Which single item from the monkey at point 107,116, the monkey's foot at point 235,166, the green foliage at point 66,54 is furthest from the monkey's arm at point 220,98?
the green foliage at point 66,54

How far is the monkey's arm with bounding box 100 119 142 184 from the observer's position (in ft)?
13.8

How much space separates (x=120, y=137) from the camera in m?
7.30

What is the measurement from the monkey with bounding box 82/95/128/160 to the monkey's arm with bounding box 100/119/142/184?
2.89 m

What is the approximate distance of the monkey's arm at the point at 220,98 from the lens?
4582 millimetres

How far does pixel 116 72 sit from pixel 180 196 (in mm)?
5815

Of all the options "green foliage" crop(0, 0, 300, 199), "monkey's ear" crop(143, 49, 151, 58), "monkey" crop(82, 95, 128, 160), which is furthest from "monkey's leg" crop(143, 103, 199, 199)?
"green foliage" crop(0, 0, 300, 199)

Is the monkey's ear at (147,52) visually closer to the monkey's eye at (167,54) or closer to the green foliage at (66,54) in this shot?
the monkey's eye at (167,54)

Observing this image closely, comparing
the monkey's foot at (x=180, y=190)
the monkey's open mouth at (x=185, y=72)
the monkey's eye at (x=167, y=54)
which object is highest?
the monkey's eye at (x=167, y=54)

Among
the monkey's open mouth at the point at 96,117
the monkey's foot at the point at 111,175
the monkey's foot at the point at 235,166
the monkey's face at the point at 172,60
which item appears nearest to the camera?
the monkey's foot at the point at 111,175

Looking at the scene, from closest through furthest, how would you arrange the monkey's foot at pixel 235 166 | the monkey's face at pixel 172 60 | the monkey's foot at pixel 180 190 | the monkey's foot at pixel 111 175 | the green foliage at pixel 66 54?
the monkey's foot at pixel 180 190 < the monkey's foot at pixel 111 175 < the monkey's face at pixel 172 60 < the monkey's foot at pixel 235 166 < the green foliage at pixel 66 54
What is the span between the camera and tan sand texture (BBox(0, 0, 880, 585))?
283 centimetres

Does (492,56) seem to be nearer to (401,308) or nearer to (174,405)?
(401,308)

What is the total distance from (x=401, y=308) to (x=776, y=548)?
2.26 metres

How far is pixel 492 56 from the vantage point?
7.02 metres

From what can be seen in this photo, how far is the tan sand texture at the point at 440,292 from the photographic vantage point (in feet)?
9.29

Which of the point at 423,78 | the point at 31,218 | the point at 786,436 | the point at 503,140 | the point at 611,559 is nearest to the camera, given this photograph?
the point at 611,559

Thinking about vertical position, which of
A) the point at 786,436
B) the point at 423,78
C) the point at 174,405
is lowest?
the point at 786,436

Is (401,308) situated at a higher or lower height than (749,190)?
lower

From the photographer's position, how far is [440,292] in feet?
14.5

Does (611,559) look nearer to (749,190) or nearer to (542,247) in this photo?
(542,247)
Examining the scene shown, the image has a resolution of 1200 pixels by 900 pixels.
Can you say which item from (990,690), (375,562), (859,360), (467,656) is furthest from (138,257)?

_GIVEN EXERCISE:_ Reproduce, unchanged, everything from the line containing "From the photographer's" down to the end of the rows above.

_RESPONSE FOR THIS EXERCISE:_
From the photographer's position, how far is [440,292] in feet?
14.5

Does (611,559) look nearer to (749,190) or nearer to (542,247) in this photo?
(542,247)
Examining the scene shown, the image has a resolution of 1200 pixels by 900 pixels.
Can you say which item from (990,690), (375,562), (859,360), (467,656) is furthest from (138,257)?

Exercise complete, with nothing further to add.